## Work instructions:
Go through the entries below and tally each line holding the string "stock". Return the number only.

## Supplied material:
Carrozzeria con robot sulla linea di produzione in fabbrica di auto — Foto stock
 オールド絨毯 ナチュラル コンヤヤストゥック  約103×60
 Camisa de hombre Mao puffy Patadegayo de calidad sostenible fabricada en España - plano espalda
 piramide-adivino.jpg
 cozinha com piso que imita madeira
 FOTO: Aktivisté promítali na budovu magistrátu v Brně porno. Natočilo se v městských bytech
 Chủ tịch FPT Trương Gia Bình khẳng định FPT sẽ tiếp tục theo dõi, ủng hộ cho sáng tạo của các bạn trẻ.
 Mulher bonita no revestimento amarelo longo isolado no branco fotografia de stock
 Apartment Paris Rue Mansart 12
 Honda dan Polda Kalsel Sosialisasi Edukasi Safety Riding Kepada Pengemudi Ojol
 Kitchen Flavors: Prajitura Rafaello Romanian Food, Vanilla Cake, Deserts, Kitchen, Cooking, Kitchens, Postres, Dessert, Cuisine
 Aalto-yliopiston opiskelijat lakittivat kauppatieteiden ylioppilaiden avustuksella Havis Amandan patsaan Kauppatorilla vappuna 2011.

## Expected answer:
2